Und wir haben Wort gehalten: Eine zumutbare Parkraumbewirtschaftung ist wieder eingeführt und die Einnahmen kommen anderen Projekten zugute.

– Wir haben versprochen, die Grünen Finger in Osnabrück zu schützen, denn sie bedeuten gute Luft und Naherholung. Wir sind stolz darauf, flächenfressende Bauvorhaben wie das an der Knollstraße im Papierkorb versenkt oder zumindest drastisch beschnitten zu haben.

– Wir haben massiv kritisiert, als die abgewählte Ratsmehrheit das von uns eingeführte Begrüßungsgeld für nach Osnabrück gezogene Studierende abgeschafft hat. Wir haben es wieder eingeführt und damit Bevölkerungsentwicklung und städtische Einnahmen gleichermaßen verbessert.

– Wir haben schon im Wahlkampf versprochen, den Osnabrück-Pass“ im Interesse vieler Mitbürger zu verbessern, um sie mehr als zuvor an Bildung, Freizeit und Kultur zu beteiligen. Wir haben dann endlich nach langen Debatten erreicht, dass es mehr Empfänger als zuvor und dass es neue Leistungen für sie gibt.

– Wir haben versprochen, den Besuch von Kindertagesstätten attraktiver zu machen. Deshalb sind wir stolz darauf, die Beitragsfreiheit für Geschwisterkinder für Kindertagesstätten und Krippen durchgesetzt zu haben – nebenher blieben auch die Beiträge annähernd stabil.

– Wir waren empört, als CDU und FDP das Kinderbüro abschafften. Wir haben es wieder eingerichtet.

§ Deine Aufgabe
Schreib den Text über die Osnabrücker Stadtpolitik nach seinem letzten Satz weiter. Die Zeilen spielen hierbei keine Rolle.

§ Gegebene Daten

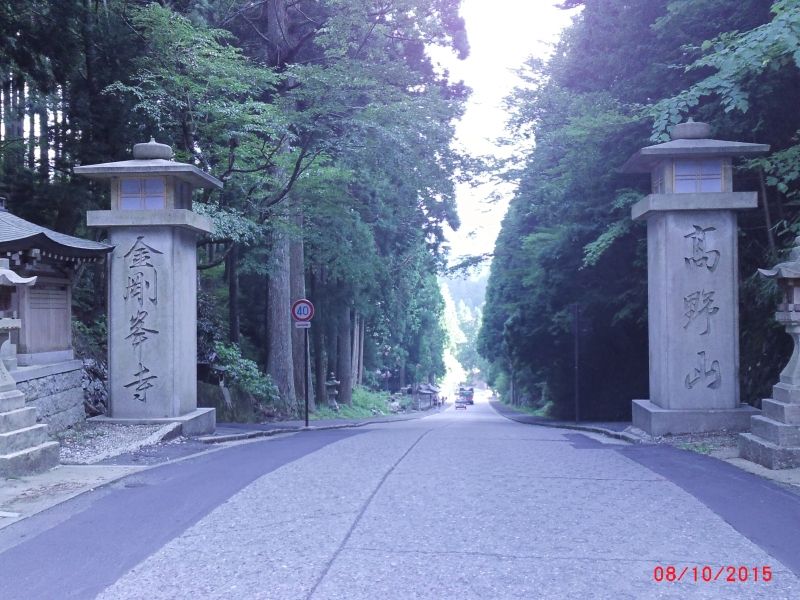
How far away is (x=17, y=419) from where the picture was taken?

§ Deine Antwort
Apropos Kinder: Wo immer uns die Menschen danach fragten, haben wir ihnen gesagt, dass uns mehr Gesamtschulen am Herzen liegen. Jetzt dürfen wir ab August stolz sein, wenn die zweite, diesmal Integrative Gesamtschule, im Stadtteil Eversburg an den Start geht.

Die große Zustimmung zeigt uns, dass diesem Beispiel gern noch weitere folgen dürfen.

– Im Kulturbereich war es uns stets ein Herzensanliegen, die Highlight- oder Biedermeier-Kultur von Konservativen und Liberalen zu beenden und ein neues offenes Klima zu schaffen.

– Jetzt haben die Künstler und freien Kulturträger mit uns feste verantwortliche Ansprechpartner im Rat, mit denen sie gemeinsam die kulturelle Vielfalt der Stadt sichern können.

– Vorbei sind auch die Zeiten, als die sogenannte Erinnerungskultur an Nazi-Verbrechen zu einer plumpen Pflichtübung verkam. Jetzt haben wir endlich mit breiter Bürgerbeteiligung das Projekt „Stolpersteine“ zur Erinnerung an die Nazi-Opfer durchgesetzt. Vertriebene und ermordete Mitbürger haben wir damit – zumindest symbolisch – wieder zu unseren hier einmal gleichberechtigt wohnenden Nachbarinnen und Nachbarn gemacht.

– Ein bedeutender Punkt ist ebenfalls mit der Kultur des aktiven Erinnerns verknüpft: Im gleichen Sinne, in dem das Felix-Nussbaum-Haus von Beginn an ein sozialdemokratisches Anliegen war, haben wir es erfolgreich hinbekommen, dass eben dieses Haus der Ermahnung und Erinnerung eine bauliche Erweiterung bekommt, die es noch anziehender und zugänglicher für immer neue Besuchergruppen macht.

Ein zentrales Ziel unserer Politik bleiben natürlich gesunde Finanzen, denn wir wissen: Ohne Moss ist nix los! Locker flockig gesagt: Auch Linke brauchen Pinke!

Denn ihr alle wisst: Wachsende Kosten im Sozialbereich, einbrechende Steuereinnahmen, die Ausführung von Gesetzen und die Beträge für die Deutsche Einheit reißen Löcher in unsere Kassen, die nicht wir, sondern ganz andere in Hannover und Berlin verschuldet haben.

Gucken wir auf das angehäufte Defizit von rund 200 Mio. Euro, wäre es wirklichkeitsfremd und widersinnig, zu fordern, jetzt müssten wir in schnellster Zeit so viel sparen, dass wir dieses Defizit auf Null setzen.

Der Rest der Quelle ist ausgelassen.